Therrien au Temple de la LHJMQ

Michel Therrien
Photo: David Zalubowski Associated Press Michel Therrien

Michel Therrien a accueilli lundi comme «un bel honneur» l’annonce de son intronisation prochaine au Temple de la renommée de la Ligue de hockey junior majeur du Québec.
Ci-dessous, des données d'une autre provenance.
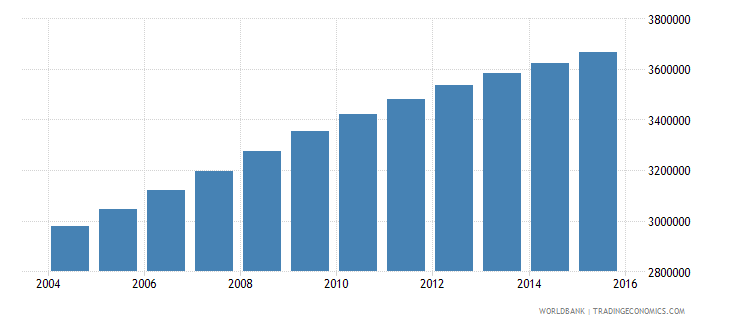 sudan population ages 11 17 male wb data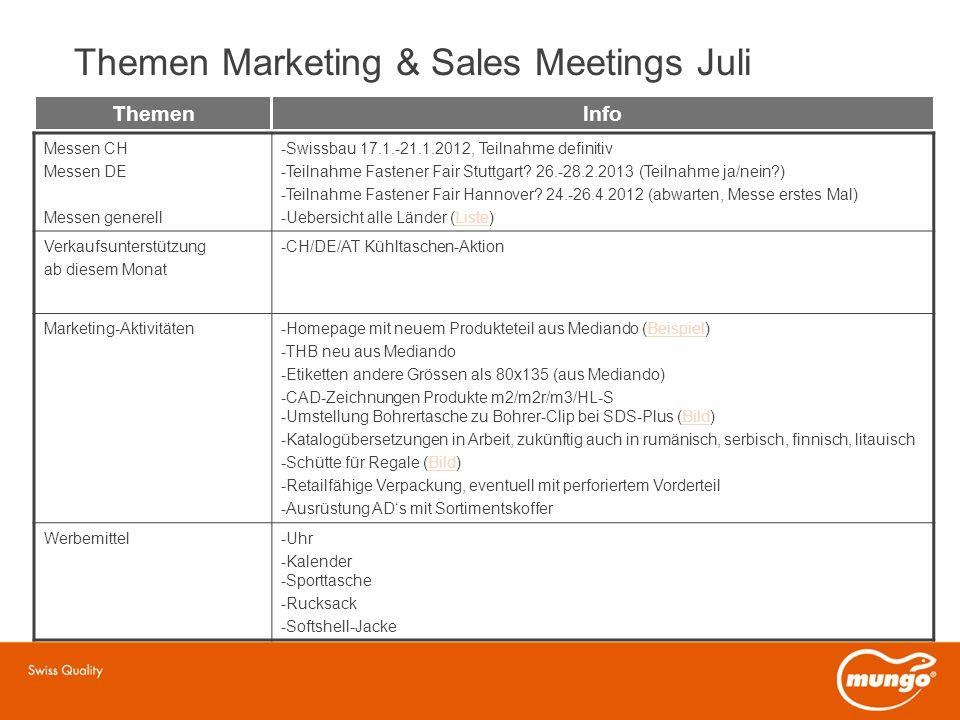 Themen Marketing & Sales Meetings Juli ThemenInfo Messen CH Messen DE Messen generell -Swissbau 17.1.-21.1.2012, Teilnahme definitiv -Teilnahme Fastener Fair Stuttgart.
«Je tiens à remercier le commissaire, Gilles Courteau, et le comité de sélection de m’avoir choisi», a déclaré l’entraîneur-chef du Canadien de Montréal après la séance d’entraînement de l’équipe à Brossard. «Tout a commencé là pour moi. Je n’oublierai jamais ceux qui m’ont accordé ma première chance. Si je suis ici aujourd’hui, c’est grâce à la famille Morissette, avec Jean-Claude en tête. J’ai appris énormément grâce à la LHJMQ et je suis très honoré d’être admis au Temple de la renommée.»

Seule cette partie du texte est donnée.